WHAT YOU HAVE TO DO: Extract the line that contains "What is the extent" and every line after it to the end of the records below, exactly as written and nothing else.

PROVIDED INFORMATION:
::::::::

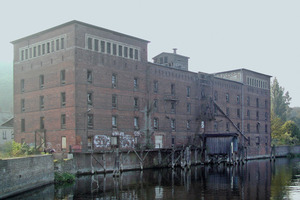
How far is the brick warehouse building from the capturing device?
47.6m

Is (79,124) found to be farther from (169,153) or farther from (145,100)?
(169,153)

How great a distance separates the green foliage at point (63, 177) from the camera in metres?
39.6

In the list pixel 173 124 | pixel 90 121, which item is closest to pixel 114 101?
pixel 90 121

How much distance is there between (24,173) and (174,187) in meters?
13.9

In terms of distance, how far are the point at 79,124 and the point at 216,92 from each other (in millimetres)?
31661

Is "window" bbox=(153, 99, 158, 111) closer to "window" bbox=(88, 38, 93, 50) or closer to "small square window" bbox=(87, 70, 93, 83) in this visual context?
"small square window" bbox=(87, 70, 93, 83)

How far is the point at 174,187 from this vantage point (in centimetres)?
3709

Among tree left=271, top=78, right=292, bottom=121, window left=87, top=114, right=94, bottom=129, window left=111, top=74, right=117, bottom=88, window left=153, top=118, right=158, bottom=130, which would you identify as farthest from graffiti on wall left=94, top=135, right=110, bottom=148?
tree left=271, top=78, right=292, bottom=121

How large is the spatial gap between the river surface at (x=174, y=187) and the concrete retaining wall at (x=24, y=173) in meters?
0.78

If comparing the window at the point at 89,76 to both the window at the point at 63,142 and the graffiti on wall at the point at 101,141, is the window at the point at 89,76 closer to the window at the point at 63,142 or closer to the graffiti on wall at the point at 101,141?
the graffiti on wall at the point at 101,141

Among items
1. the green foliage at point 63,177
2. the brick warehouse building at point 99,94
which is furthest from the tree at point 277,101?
the green foliage at point 63,177

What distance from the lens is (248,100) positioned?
7981cm

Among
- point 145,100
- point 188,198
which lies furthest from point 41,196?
point 145,100

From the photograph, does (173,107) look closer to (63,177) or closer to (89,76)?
(89,76)
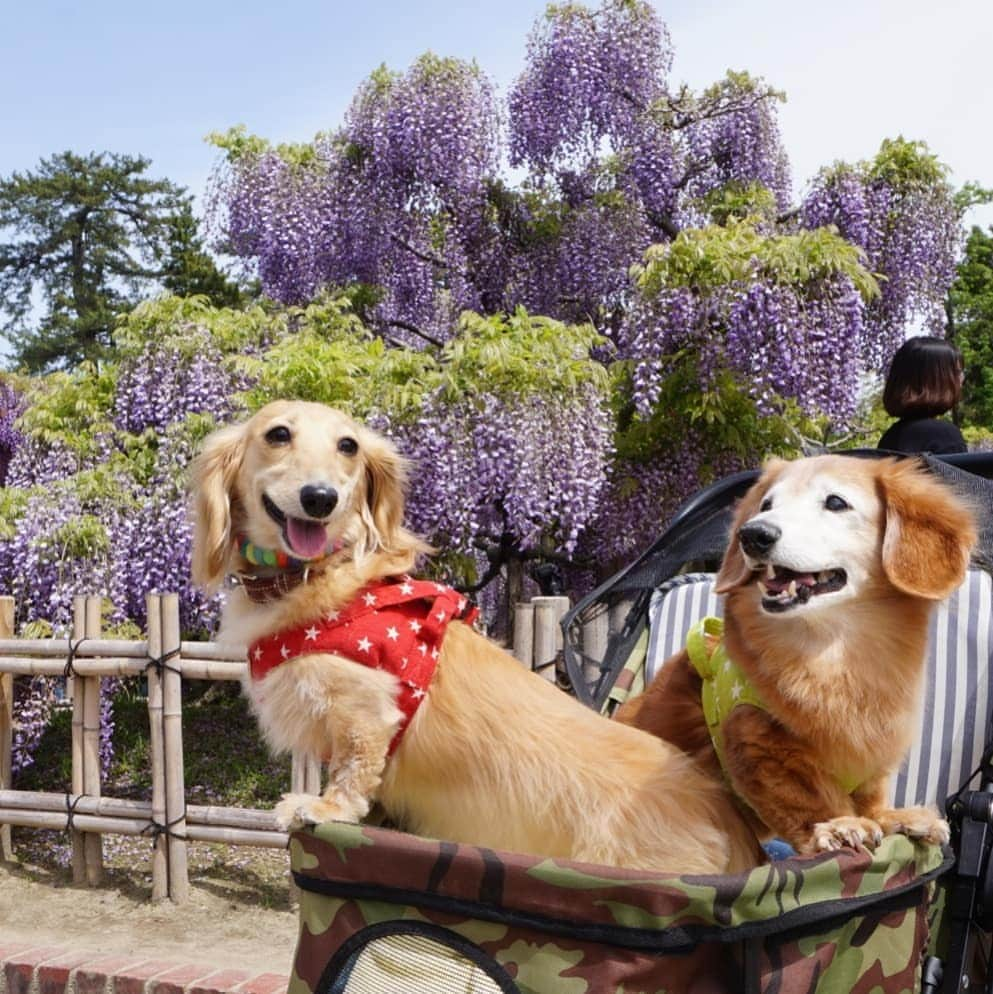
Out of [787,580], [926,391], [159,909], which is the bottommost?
[159,909]

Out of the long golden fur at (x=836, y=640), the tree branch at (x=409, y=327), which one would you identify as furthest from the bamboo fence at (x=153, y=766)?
the tree branch at (x=409, y=327)

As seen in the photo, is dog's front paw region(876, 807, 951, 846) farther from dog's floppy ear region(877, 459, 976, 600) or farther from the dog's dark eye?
the dog's dark eye

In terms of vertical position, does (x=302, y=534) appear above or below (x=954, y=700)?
above

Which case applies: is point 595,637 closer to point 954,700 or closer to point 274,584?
point 954,700

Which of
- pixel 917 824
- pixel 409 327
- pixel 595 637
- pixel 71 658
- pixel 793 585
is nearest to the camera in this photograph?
pixel 917 824

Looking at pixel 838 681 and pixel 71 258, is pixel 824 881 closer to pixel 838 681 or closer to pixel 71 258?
pixel 838 681

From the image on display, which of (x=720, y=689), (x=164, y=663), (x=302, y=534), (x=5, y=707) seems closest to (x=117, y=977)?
(x=164, y=663)

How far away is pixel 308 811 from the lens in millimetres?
1725

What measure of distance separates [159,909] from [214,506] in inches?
146

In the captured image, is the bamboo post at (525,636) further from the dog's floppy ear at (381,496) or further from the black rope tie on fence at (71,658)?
the black rope tie on fence at (71,658)

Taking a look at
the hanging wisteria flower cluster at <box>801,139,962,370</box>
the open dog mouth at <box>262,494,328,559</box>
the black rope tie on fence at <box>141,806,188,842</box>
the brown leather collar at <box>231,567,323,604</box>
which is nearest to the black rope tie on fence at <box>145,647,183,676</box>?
the black rope tie on fence at <box>141,806,188,842</box>

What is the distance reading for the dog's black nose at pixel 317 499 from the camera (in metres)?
1.98

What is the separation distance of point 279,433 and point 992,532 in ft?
5.30

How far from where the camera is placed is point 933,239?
8172 mm
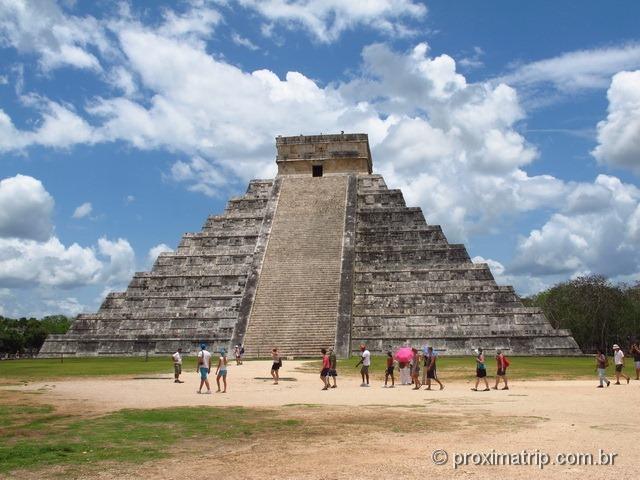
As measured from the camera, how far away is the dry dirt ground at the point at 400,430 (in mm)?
6852

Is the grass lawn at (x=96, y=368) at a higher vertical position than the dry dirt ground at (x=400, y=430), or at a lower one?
higher

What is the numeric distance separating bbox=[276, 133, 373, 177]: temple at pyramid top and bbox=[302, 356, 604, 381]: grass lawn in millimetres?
15082

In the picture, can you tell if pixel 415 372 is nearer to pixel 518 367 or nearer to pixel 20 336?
pixel 518 367

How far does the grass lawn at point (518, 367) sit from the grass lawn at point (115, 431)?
9.86 metres

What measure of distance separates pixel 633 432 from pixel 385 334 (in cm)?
1899

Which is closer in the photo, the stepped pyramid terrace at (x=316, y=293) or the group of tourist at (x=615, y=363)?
the group of tourist at (x=615, y=363)

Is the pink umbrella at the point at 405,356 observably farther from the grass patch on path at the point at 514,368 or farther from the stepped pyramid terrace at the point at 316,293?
the stepped pyramid terrace at the point at 316,293

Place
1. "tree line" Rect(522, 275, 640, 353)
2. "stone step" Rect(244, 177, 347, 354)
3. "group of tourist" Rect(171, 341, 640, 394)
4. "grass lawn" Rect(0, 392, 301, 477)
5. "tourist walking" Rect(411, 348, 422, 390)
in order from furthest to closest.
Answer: "tree line" Rect(522, 275, 640, 353), "stone step" Rect(244, 177, 347, 354), "tourist walking" Rect(411, 348, 422, 390), "group of tourist" Rect(171, 341, 640, 394), "grass lawn" Rect(0, 392, 301, 477)

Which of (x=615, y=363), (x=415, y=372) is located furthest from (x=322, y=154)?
(x=615, y=363)

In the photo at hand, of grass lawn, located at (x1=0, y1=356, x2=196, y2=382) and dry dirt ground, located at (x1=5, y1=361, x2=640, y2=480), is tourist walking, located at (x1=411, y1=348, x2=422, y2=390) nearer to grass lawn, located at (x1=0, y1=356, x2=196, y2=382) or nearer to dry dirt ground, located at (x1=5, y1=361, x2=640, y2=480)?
dry dirt ground, located at (x1=5, y1=361, x2=640, y2=480)

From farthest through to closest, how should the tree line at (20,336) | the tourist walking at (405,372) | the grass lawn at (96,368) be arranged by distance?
the tree line at (20,336), the grass lawn at (96,368), the tourist walking at (405,372)

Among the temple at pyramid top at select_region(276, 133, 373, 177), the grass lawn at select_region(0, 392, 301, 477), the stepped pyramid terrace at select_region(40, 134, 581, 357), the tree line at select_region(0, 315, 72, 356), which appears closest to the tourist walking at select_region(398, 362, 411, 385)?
the grass lawn at select_region(0, 392, 301, 477)

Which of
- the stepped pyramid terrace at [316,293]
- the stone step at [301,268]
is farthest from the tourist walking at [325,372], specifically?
the stone step at [301,268]

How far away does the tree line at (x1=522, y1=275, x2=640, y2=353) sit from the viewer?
43.1 meters
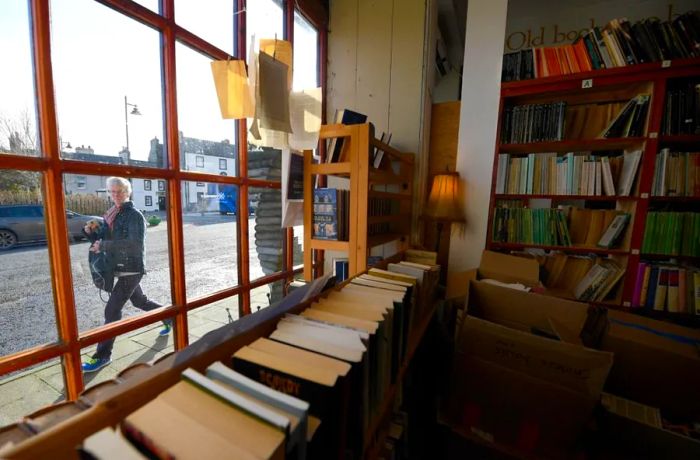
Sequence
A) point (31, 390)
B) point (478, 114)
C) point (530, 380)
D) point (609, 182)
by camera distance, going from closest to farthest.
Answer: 1. point (530, 380)
2. point (31, 390)
3. point (609, 182)
4. point (478, 114)

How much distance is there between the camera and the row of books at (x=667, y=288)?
5.60 ft

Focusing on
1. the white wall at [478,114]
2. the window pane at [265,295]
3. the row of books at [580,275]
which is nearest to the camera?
the row of books at [580,275]

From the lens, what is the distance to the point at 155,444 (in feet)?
1.22

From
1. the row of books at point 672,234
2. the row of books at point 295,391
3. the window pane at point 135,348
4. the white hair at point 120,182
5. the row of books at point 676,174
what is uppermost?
the row of books at point 676,174

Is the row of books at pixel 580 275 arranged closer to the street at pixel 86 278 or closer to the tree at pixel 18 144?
the street at pixel 86 278

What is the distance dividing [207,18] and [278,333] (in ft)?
6.26

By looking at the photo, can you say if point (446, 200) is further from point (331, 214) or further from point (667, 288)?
point (667, 288)

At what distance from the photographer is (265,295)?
7.71ft

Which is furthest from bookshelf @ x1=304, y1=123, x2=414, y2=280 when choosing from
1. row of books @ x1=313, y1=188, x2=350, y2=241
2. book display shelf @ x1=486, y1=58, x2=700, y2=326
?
book display shelf @ x1=486, y1=58, x2=700, y2=326

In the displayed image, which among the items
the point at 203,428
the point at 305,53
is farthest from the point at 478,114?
the point at 203,428

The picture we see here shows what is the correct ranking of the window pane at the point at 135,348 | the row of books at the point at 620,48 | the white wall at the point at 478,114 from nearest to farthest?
the window pane at the point at 135,348, the row of books at the point at 620,48, the white wall at the point at 478,114

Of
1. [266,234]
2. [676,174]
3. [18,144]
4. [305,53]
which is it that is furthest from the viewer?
[305,53]

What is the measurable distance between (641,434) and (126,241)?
2.38 meters

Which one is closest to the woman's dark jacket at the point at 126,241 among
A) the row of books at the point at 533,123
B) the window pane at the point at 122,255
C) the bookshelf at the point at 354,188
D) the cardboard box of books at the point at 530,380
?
the window pane at the point at 122,255
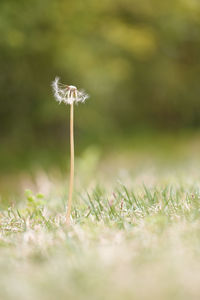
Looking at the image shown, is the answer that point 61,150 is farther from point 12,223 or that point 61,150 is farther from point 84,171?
point 12,223

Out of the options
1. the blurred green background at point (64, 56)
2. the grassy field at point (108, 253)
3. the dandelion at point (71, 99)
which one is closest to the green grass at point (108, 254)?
the grassy field at point (108, 253)

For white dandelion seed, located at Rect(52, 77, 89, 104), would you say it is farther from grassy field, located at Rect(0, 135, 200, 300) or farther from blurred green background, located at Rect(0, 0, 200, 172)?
blurred green background, located at Rect(0, 0, 200, 172)

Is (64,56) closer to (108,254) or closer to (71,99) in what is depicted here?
(71,99)

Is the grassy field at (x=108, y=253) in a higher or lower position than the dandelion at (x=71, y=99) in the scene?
lower

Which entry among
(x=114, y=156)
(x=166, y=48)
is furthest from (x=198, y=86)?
(x=114, y=156)

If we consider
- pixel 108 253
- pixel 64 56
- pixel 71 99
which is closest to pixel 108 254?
pixel 108 253

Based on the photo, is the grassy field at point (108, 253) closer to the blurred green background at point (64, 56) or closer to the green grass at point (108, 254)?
the green grass at point (108, 254)
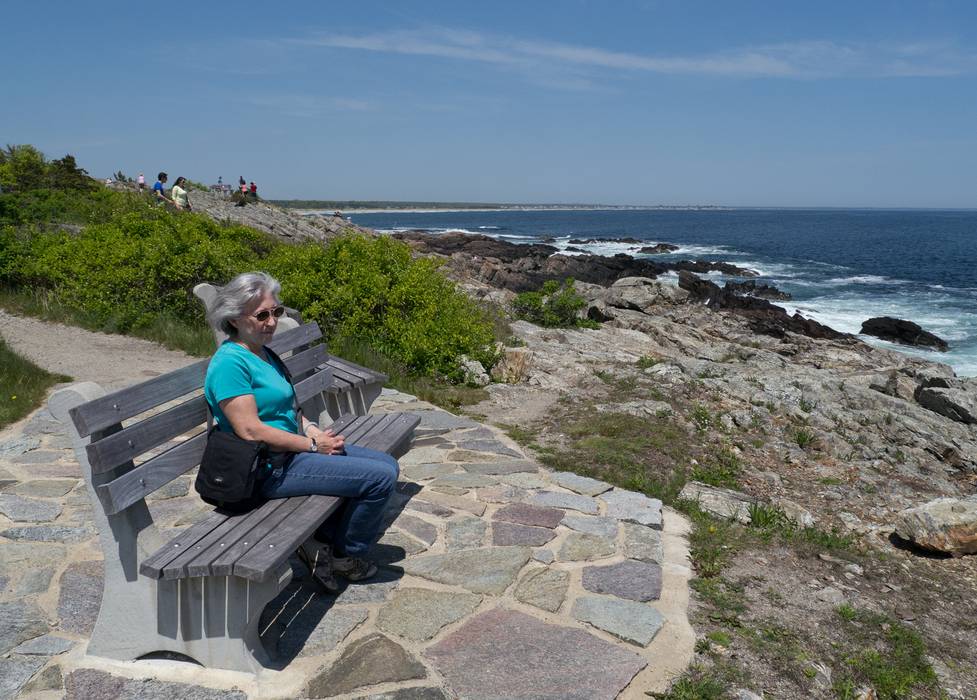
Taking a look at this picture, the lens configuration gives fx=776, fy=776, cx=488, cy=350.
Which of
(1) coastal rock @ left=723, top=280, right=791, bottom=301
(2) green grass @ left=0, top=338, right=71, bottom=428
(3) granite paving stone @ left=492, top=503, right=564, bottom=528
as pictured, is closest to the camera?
(3) granite paving stone @ left=492, top=503, right=564, bottom=528

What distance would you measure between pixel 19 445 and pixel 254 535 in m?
3.79

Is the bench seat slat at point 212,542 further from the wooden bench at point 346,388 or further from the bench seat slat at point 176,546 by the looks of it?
the wooden bench at point 346,388

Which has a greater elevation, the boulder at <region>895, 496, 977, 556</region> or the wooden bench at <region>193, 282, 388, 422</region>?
the wooden bench at <region>193, 282, 388, 422</region>

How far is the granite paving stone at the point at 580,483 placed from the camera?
5175 mm

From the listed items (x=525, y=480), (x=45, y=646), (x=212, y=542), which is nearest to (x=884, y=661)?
(x=525, y=480)

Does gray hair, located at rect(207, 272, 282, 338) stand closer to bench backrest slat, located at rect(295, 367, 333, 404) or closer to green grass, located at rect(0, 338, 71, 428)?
bench backrest slat, located at rect(295, 367, 333, 404)

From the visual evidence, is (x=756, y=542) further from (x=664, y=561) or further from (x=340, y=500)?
(x=340, y=500)

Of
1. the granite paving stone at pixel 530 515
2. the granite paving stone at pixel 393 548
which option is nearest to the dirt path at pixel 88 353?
the granite paving stone at pixel 393 548

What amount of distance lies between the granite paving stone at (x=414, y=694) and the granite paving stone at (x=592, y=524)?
1.73m

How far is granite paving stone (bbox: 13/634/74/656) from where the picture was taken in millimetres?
3111

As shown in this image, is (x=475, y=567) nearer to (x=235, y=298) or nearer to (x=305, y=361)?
(x=305, y=361)

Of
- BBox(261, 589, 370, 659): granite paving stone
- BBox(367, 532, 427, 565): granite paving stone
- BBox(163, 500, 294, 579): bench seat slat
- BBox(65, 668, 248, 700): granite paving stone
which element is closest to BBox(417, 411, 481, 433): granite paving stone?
BBox(367, 532, 427, 565): granite paving stone

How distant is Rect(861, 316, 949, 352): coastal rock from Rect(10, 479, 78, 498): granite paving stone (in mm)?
23928

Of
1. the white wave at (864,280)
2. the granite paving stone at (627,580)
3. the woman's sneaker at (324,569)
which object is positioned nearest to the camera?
the woman's sneaker at (324,569)
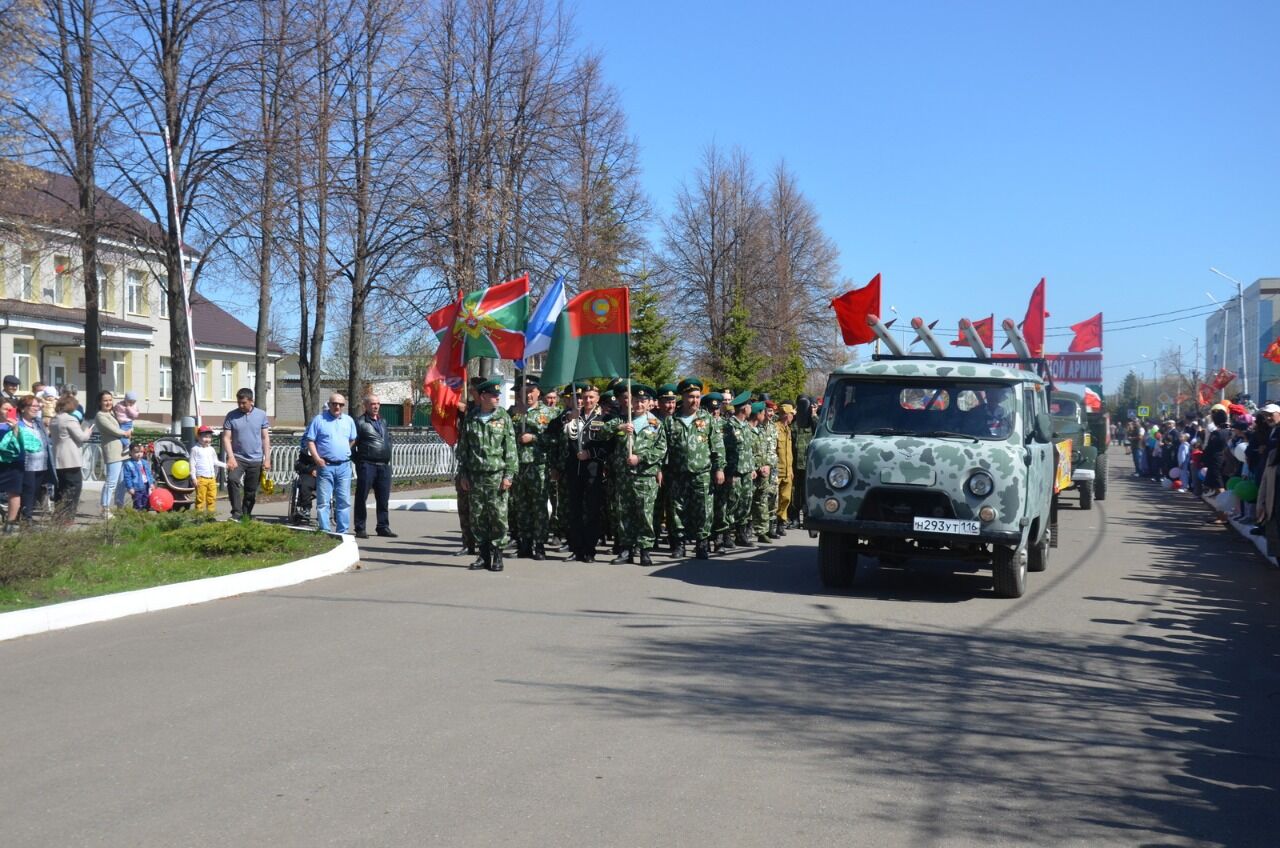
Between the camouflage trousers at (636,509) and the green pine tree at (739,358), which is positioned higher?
the green pine tree at (739,358)

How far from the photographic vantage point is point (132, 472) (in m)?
17.7

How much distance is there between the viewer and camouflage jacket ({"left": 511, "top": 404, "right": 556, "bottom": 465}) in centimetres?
1377

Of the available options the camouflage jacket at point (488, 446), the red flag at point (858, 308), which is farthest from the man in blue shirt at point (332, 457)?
the red flag at point (858, 308)

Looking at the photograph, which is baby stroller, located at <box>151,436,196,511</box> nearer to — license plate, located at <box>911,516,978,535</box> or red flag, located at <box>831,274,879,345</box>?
red flag, located at <box>831,274,879,345</box>

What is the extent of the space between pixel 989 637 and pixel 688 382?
5684 millimetres

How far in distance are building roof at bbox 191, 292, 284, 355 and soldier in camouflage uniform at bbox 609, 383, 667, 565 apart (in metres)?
47.5

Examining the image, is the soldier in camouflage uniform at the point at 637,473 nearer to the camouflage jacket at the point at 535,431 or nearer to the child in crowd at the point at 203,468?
the camouflage jacket at the point at 535,431

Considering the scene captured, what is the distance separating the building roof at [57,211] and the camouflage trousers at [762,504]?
1255 cm

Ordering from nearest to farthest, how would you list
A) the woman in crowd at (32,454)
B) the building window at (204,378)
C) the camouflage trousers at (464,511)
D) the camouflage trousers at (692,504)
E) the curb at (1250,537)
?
the camouflage trousers at (464,511), the camouflage trousers at (692,504), the woman in crowd at (32,454), the curb at (1250,537), the building window at (204,378)

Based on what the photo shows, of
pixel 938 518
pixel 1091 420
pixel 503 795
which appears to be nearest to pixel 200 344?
pixel 1091 420

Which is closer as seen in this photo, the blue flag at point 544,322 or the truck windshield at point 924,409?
the truck windshield at point 924,409

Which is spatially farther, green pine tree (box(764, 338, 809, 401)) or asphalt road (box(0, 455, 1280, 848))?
green pine tree (box(764, 338, 809, 401))

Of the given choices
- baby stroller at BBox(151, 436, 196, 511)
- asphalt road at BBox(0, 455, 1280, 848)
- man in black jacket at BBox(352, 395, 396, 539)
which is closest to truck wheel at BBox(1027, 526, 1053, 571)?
asphalt road at BBox(0, 455, 1280, 848)

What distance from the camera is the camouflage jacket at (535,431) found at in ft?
45.2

::::::::

TASK RESULT:
What is the extent of the space between pixel 989 637 and pixel 688 382?
5684 millimetres

How far in distance are building roof at bbox 191, 292, 284, 355 and soldier in camouflage uniform at bbox 609, 383, 667, 565 apart (in metres)?
47.5

Examining the image, is the soldier in camouflage uniform at the point at 637,473 nearer to the camouflage jacket at the point at 535,431 or nearer to the child in crowd at the point at 203,468?
the camouflage jacket at the point at 535,431

Considering the scene captured, what is the distance separating the building roof at [57,211] and the camouflage trousers at [762,504]?
1255 cm

Ordering from nearest to farthest, how would you list
A) the woman in crowd at (32,454)
B) the building window at (204,378)
C) the camouflage trousers at (464,511)
D) the camouflage trousers at (692,504)
E) the curb at (1250,537)
?
the camouflage trousers at (464,511), the camouflage trousers at (692,504), the woman in crowd at (32,454), the curb at (1250,537), the building window at (204,378)

Based on what the photo shows, of
pixel 938 518
pixel 1091 420
pixel 503 795
which appears to be nearest to pixel 200 344?
pixel 1091 420

Which is closer as seen in this photo, the blue flag at point 544,322 or the truck windshield at point 924,409?
the truck windshield at point 924,409

Which is spatially farther, green pine tree (box(764, 338, 809, 401)) or asphalt road (box(0, 455, 1280, 848))?
green pine tree (box(764, 338, 809, 401))

Of the given choices
- baby stroller at BBox(151, 436, 196, 511)
- asphalt road at BBox(0, 455, 1280, 848)
- man in black jacket at BBox(352, 395, 396, 539)
which is closest to truck wheel at BBox(1027, 526, 1053, 571)?
asphalt road at BBox(0, 455, 1280, 848)

What distance from the camera is the camouflage jacket at (535,431) found at in ft?
45.2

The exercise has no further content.